- Date: 1–7 January
- Edition: 30th
- Category: ATP International Series
- Draw: 24S (RR) / 16D
- Prize money: US$411,000
- Surface: Hard (Rebound Ace)
- Location: Adelaide, South Australia, Australia

Champions

Singles
- Novak Djokovic

Doubles
- Wesley Moodie / Todd Perry
- ← 2006 · Next Generation Adelaide International · 2008 →

= 2007 Next Generation Adelaide International =

The 2007 Next Generation Adelaide International was a professional men's tennis event on the 2007 ATP Tour in Adelaide, Australia, held from 1 January to 7 January 2007. Novak Djokovic won the title, an ATP International Series level tournament.

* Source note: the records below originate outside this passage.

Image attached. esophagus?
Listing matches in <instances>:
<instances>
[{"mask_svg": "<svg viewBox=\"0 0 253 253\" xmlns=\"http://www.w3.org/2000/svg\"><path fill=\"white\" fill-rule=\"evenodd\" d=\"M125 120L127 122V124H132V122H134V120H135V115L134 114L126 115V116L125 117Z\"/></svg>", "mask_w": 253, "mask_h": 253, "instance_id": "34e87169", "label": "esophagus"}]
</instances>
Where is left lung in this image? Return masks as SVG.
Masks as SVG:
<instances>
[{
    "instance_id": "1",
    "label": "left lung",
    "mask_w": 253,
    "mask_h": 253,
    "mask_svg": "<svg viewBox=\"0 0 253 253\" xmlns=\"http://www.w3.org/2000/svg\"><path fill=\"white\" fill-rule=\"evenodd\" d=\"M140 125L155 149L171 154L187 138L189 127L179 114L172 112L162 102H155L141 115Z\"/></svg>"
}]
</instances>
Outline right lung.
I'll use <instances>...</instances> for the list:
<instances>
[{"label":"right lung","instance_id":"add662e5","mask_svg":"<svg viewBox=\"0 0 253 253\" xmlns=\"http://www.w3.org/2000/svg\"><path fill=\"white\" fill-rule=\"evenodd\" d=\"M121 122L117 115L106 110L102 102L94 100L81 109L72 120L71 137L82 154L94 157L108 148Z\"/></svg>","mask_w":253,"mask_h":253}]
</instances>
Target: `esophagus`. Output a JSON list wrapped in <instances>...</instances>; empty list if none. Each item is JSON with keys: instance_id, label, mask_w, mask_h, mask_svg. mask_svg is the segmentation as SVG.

This was the first tournament of the season (alongside Viña del Mar, Delray Beach, Buenos Aires and Las Vegas) that implemented a 24-player round robin tournament for the singles competition, as part of the round-robin trials proposed during this season.

== Singles main-draw entrants ==

=== Seeds ===

| Country | Player | Rank^{1} | Seed |
|---|---|---|---|
| SRB | Novak Djokovic | 16 | 1 |
| FRA | Richard Gasquet | 18 | 2 |
| CZE | Radek Štěpánek | 19 | 3 |
| AUS | Lleyton Hewitt | 20 | 4 |
| SVK | Dominik Hrbatý | 21 | 5 |
| FRA | Arnaud Clément | 42 | 6 |
| FRA | Gilles Simon | 45 | 7 |
| FRA | Paul-Henri Mathieu | 55 | 8 |

- Rankings are as of 25 December 2006.

=== Other entrants ===
The following players received wildcards into the main draw:
- AUS Chris Guccione
- AUS Alun Jones
- AUS Peter Luczak

The following players received entry from the qualifying draw:
- AUS Paul Baccanello
- AUS Nathan Healey
- RSA Wesley Moodie
- JPN Go Soeda

The following player received entry as a lucky loser:
- ARG Martín Vassallo Argüello

===Withdrawals===
- During the tournament
- SRB Janko Tipsarević → replaced by Martín Vassallo Argüello

===Retirements===
- FRA Florent Serra (illness)
- SRB Janko Tipsarević (adductor injury)

== Doubles main-draw entrants ==

=== Seeds ===

| Country | Player | Country | Player | Rank^{1} | Seed |
|---|---|---|---|---|---|
| ISR | Jonathan Erlich | ISR | Andy Ram | 26 | 1 |
| CZE | Lukáš Dlouhý | CZE | Pavel Vízner | 35 | 2 |
| SWE | Simon Aspelin | RSA | Chris Haggard | 50 | 3 |
| AUS | Ashley Fisher | USA | Tripp Phillips | 57 | 4 |

- ^{1} Rankings are as of 25 December 2006.

=== Other entrants ===
The following pairs received wildcards into the main draw:
- AUS Wayne Arthurs / AUS Chris Guccione
- AUS Nathan Healey / AUS Robert Smeets

=== Retirements ===
- CZE Jan Hájek (dizziness)

==Finals==

===Singles===

SRB Novak Djokovic defeated AUS Chris Guccione, 6–3, 6–7^{(6–8)}, 6–4
- It was Djokovic's 1st title of the year and the 3rd of his career.

===Doubles===

RSA Wesley Moodie / AUS Todd Perry defeated SRB Novak Djokovic / CZE Radek Štěpánek, 6–4, 3–6, [15–13]
- It was 1st title of the year and the 2nd of his career for Moodie; 1st title of the year and the 5th of his career for Perry.
- Both players have won their 1st of a total of 2 titles as a team, with the other one being Valencia at the same year.